Наше кино своими лучшими лентами учит людей мужеству, честности, преданности великому делу страны и партии. И это прекрасно. Однако насколько же мелко, поспешно, вполголоса, будто о чем-то зазорном, вело оно до недавних пор рассказ о страстях, о пламени чувств, раздирающих душу; как скачет и посейчас вприпрыжку вдоль самых сложных, разноречивых, затаенных движений души. Фильм как бы удостоверяет, что этакое, правда, случается, но он не намерен входить в подробности. Все удивительно гладко в таких картинах, и если и грохочут бури, то только в стакане воды. Но даже ничтожны они и для стакана. Полюбуйся, друг зритель, и к делу!

Ко разве же не полностью ныне ясно, что сфера чувств, круг личностного есть именно дело нашего теле- и киноискусства наряду с самым значительным и ответственным, чем ему назначено заниматься; что образ Джульетты не менее важен для нашей кинодраматургии восьмидесятых годов, чем образ женщины-завотделом.
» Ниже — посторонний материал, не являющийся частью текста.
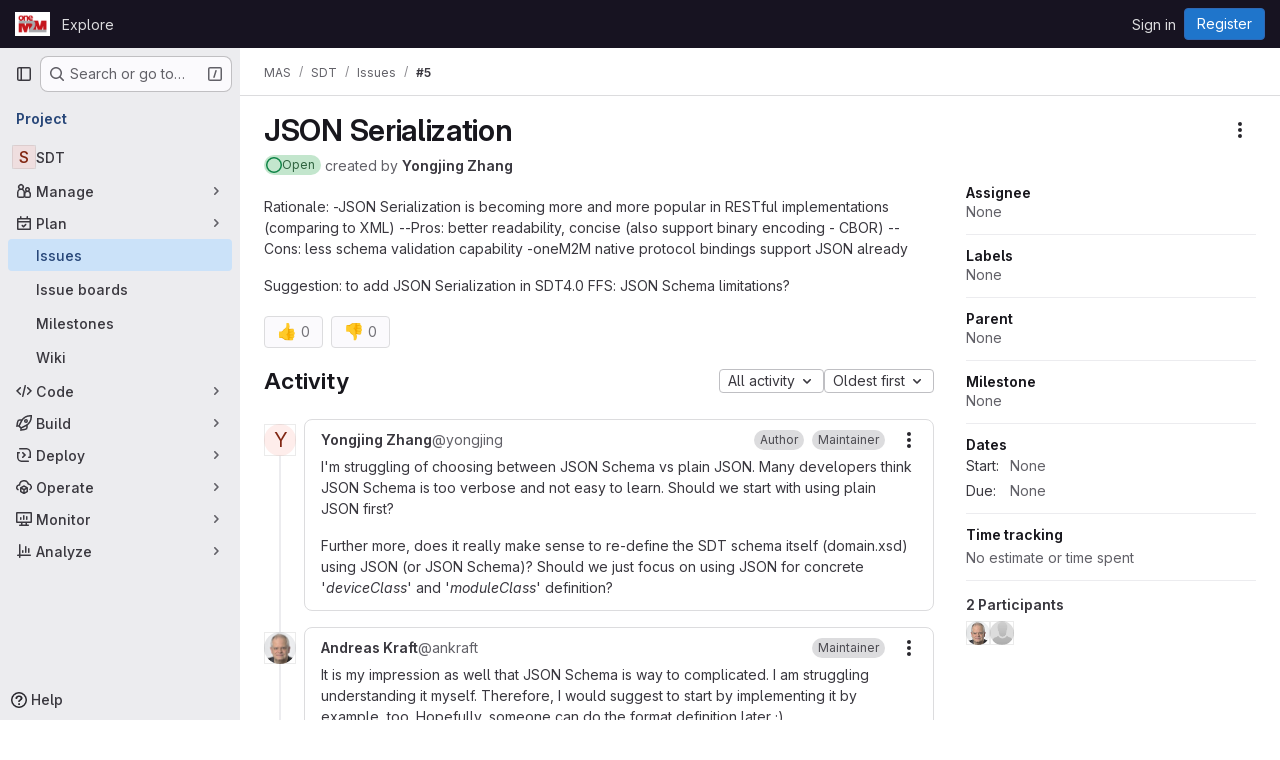

--- FILE ---
content_type: text/css; charset=utf-8
request_url: https://git.onem2m.org/assets/page_bundles/issues_list-2008c70cbbe05b503d2c316231932dcca6f29f3d347e6c802d0b0ee676185c5c.css
body_size: 265
content:
.issues-list.manual-ordering{background-color:var(--gl-background-color-subtle, var(--gl-color-neutral-10, #fbfafd));border-radius:.25rem;padding:8px}.issues-list.manual-ordering .issue{background-color:var(--gl-background-color-section);margin-bottom:8px;border-radius:.25rem;border:1px solid var(--gl-border-color-section);box-shadow:0 1px 2px rgba(0,0,0,.1)}.issues-list .issue{padding:10px 16px;position:relative}.issues-list .issue .title{margin-bottom:2px}.is-ghost{opacity:.3;pointer-events:none}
И вот что приходит порой на ум: а не умерщвляют ли иные наголо выверенные картины сердца и мысли? Не здесь ли, в этом экранном бескровном, нравоучительном лимонаде возникают бациллы той грубости, черствости, бессердечия, которые никак не идут на убыль, невзирая на все заклинания? Не тут ли истоки бездушных портфельных глаз, базарной иронии над всем тонко чувствующим, рвущимся за пределы воскресных рыбалок и финских бань?

Вот и подошли мы еще раз к проблеме положительного героя.

Создать на экране восьмидесятых годов этот образ — значит увидеть и закрепить крайне многое, прихотливое, непривычное, противоречивое. Это значит связать воедино пафос и лирику, могучее и словно бы капельное, исследовать жизнь, а не дистиллированные частицы ее, специально изготовленные для осмотра. Писать для экрана затертыми красками уже нельзя. Воспрещено, как художнику и гражданину.

Герой — это десятки самых различных комнат. А мы за долгие годы побывали только в семи-восьми из них. Герой — это не тиражирование, а открытие, притом каждый раз. Это человек, а не игра в человека. А о человеке нельзя рассказать, тушуя девять десятых того, что кипит в его сердце.